In meinem Reiseführer fanden wir unser heutiges Hotel, aufgeführt unter der Kategorie Luxus. Wie wir auf einer Karte sehen konnten, sollte es direkt beim Bahnhof stehen, weshalb wir die Taxis links liegen liessen und durch den hinteren Ausgang zum Bahnhof raus marschierten. Doch wir sahen das Hotel nirgends, weshalb wir vermuteten, auf der falschen Seite des Bahnhofs zu stehen, so dass wir einmal rund um das Gebäude liefen, welches nicht gerade klein ist. Auf der anderen Seite standen wir mitten in einer belebten Gegend mit Blick auf den futuristischen Bahnhof. Aber vom Hotel war keine Spur. Da wir aber die Post von Kyōto entdeckten und nochmals auf der Karte im Reiseführer nachschauten, bemerkten wir, dass wir am Anfang doch auf der richtigen Seite das Bahnhofes waren. Also das ganze Retour. Nach einigem Suchen fanden wir endlich ein Hotel, das vom Namen her teilweise mit unserem Ausdruck stimmte. Da bereits das Hotel in Hiroshima anders hiess als im Internet, waren wir sicher, dass richtige Hotel gefunden zu haben, auch wenn es nicht der erhoffte Luxusbunker war. An der Rezeption fanden Sie jedoch keine Reservation auf unseren Namen, bis sich rausstellte, dass wir in ihrem Schwesterhotel weiter im Stadtinnern ein Zimmer gebucht hatten. Glücklicherweise verkehrt zwischen diesen beiden Hotels (mit ein paar Zwischenstationen) jede halbe Stunde ein Kleinbus, sodass wir nach 20 Minuten in ebendiesen sassen und durch Kyōto gefahren wurden.

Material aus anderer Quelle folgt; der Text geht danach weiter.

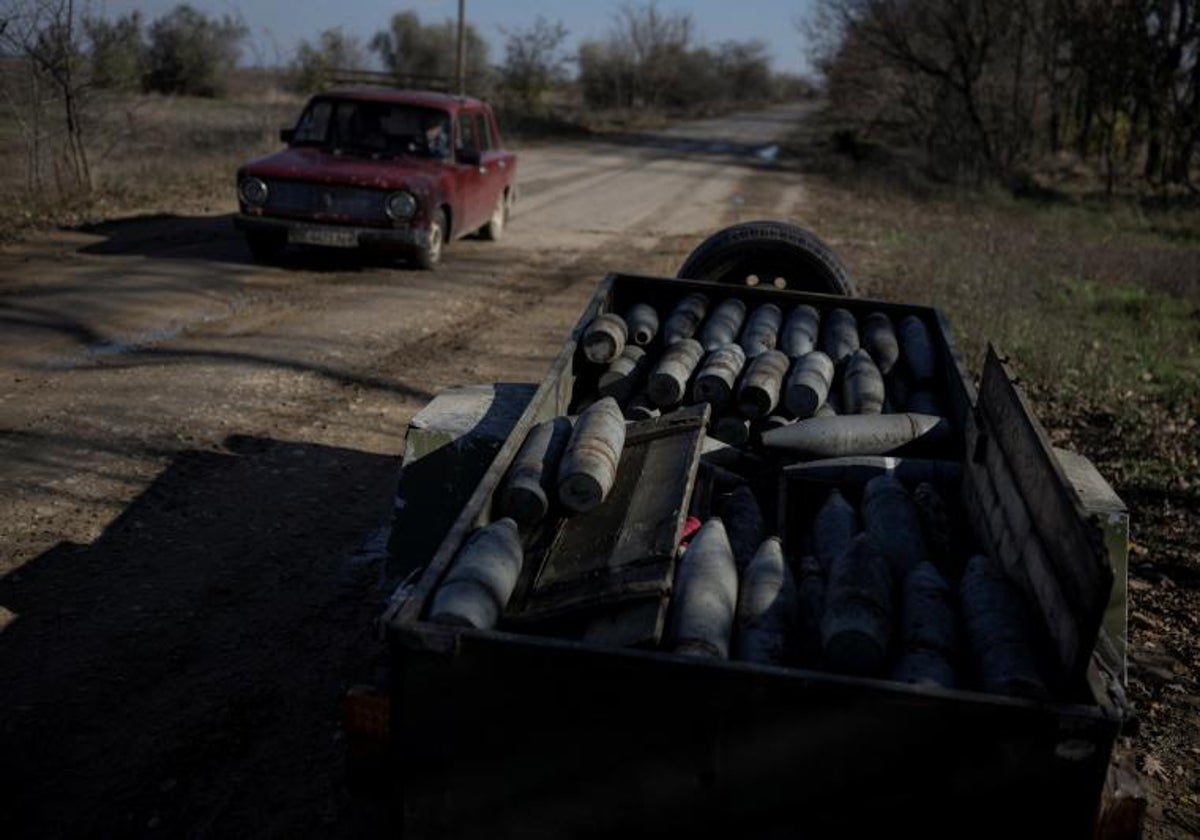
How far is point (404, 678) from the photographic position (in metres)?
2.75

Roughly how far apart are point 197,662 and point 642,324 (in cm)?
321

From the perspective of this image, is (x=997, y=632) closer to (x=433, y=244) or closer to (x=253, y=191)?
(x=433, y=244)

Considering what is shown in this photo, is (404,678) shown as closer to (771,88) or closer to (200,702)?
(200,702)

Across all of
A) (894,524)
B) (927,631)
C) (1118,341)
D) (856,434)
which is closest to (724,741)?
(927,631)

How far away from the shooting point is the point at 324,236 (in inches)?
469

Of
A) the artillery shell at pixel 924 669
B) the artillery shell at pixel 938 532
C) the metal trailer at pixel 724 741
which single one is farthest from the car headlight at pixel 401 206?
the artillery shell at pixel 924 669

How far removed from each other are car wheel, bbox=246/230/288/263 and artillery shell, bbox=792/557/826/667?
9549mm

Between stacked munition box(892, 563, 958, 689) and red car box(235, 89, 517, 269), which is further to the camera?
red car box(235, 89, 517, 269)

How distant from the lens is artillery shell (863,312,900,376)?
6348 millimetres

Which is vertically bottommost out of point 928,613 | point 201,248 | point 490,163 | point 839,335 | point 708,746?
point 201,248

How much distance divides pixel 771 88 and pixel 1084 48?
9468 cm

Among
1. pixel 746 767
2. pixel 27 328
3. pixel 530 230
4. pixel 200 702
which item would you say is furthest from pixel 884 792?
pixel 530 230

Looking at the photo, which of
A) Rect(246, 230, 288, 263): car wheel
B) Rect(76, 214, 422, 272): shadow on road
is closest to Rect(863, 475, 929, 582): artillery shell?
Rect(246, 230, 288, 263): car wheel

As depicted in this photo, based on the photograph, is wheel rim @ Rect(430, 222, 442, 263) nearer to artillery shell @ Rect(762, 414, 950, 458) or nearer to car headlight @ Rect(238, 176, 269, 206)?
car headlight @ Rect(238, 176, 269, 206)
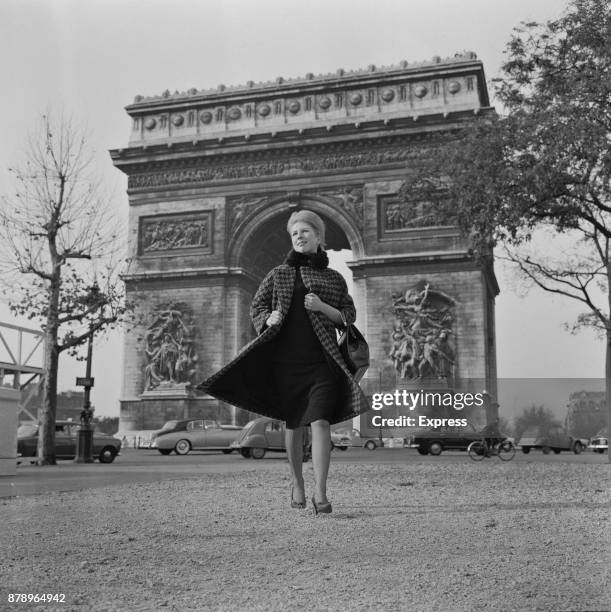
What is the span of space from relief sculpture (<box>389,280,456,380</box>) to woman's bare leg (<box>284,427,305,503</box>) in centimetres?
2550

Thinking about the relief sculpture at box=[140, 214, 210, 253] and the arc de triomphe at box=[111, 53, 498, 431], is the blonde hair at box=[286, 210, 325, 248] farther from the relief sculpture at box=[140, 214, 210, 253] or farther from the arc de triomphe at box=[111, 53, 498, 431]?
the relief sculpture at box=[140, 214, 210, 253]

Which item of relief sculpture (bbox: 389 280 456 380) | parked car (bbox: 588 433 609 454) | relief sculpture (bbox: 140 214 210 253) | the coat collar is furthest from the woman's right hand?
parked car (bbox: 588 433 609 454)

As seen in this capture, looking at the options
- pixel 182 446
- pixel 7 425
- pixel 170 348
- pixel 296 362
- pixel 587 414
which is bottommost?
pixel 182 446

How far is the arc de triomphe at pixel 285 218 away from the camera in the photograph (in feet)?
102

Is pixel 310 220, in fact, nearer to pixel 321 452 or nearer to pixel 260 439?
pixel 321 452

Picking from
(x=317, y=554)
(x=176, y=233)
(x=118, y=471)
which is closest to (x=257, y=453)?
(x=118, y=471)

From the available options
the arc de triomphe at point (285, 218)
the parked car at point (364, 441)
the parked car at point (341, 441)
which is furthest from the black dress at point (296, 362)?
the parked car at point (341, 441)

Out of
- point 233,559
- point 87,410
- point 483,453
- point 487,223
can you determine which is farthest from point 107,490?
point 87,410

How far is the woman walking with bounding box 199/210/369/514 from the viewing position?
4762 mm

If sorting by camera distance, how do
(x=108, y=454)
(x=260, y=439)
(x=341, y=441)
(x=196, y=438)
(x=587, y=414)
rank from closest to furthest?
(x=108, y=454) < (x=260, y=439) < (x=587, y=414) < (x=196, y=438) < (x=341, y=441)

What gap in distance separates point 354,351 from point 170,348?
2902cm

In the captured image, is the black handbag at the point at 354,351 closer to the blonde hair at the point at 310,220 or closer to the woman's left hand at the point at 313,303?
the woman's left hand at the point at 313,303

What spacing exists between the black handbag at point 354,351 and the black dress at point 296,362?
0.12 m

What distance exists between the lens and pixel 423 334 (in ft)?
101
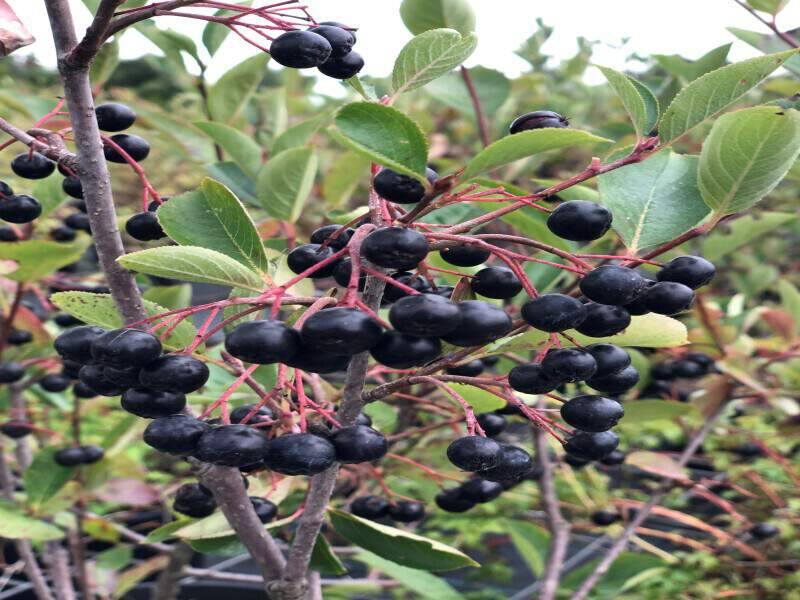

Nach gut 35 Minuten erreichten wir auf einem kleinen Hügel nahe dem Wald unser Hotel, dass „Westin Miyako Kyoto“, und die Luxusempfelung hielt was sie versprach: In der riesigen Lobby stand ein riesiger Zimmerbrunnen vor einem Klavier und duzenden bequemen Sesseln, der Marmorboden wurde in den Golden eingefassten Lifttüren reflektiert und das Personal kümmerte sich komplett um unser Gepäck. Weshalb aber bei einem solchen Hotel zu diesem Preis weder ein Frühstück noch gratis Internet angeboten wird, entzieht sich immer noch meiner Logik. Immerhin ist das Zimmer schön, auch wenn der Fensterblick leider nur in den schön mit Wasserfall gestalteten Innenhof zeigt. 
Da es bereits schon später Nachmittag war, als wir unser Zimmer bezogen, beschlossen wir nur die nächstgelegene Sehenswürdigkeit, dem Heian-jingū, ein Shinto-Schrein zu ehren der Kaiserlichen Familie, zu gehen. Am Eingang des Gebietes, in welchem dieser Schrein steht, thront ein riesiges Torii über der Strasse (das zweitgrösste in Japan), so dass die Autos darunter durchfahren können. Dahinter sind neben dem Schrein auch der Zoo, zwei Kunstmuseen und weitere Einrichtungen zu finden.
Torii vor dem Schrein
Der Schrein selber ist nicht sehr gross und wiederum ist deutlich zu sehen, dass dieser relativ neu ist immer wieder erneuert wird. Wir hatten das Glück, dass mehrere Junge Frauen, welche traditionell gekleidet waren, auch den Schrein besuchten, so dass dies schöne Bilder gab. Die Frauen waren auch für andere, vor allem einheimische Touristen ein beliebtes Sujet, so dass diese kaum vorwärts kamen und immer wieder für ein Foto herhalten mussten. 


Innenhof des Schreins
Auf dem Heimweg kauften wir in einem Supermarkt noch unser Abendessen und unser Frühstück ein. Da ich zwei traditionelle Fleischgerichte gekauft habe, welche nur noch erwärmt werden mussten, fragte mich der Verkäufer, ob er diese gleich in der Mikrowelle erhitzen soll. Natürlich hatte ich nichts dagegen, da ich diese Dienstleistung bereits kannte und deswegen so eingekauft habe. Wieder etwas, was in der Schweiz in diesem Masse unbekannt aber wünschenswert wäre.

Schreinbesuch mit traditionellen Gewändern
Nun ist es bei uns bald 8 Uhr und wir vertiefen uns nun in Filme schauen (auf dem Galaxy Tab) und in unsere Bücher. Der morgige Tag wird sehr interessant, da wir unteranderem zurück nach Osaka fahren möchten und ich dort ein Fussballspiel der J.Leauge besuchen möchte. Ich bin sehr gespannt auf morgen und hoffe auf einen tollen Tag und einen schönen Bericht am Abend.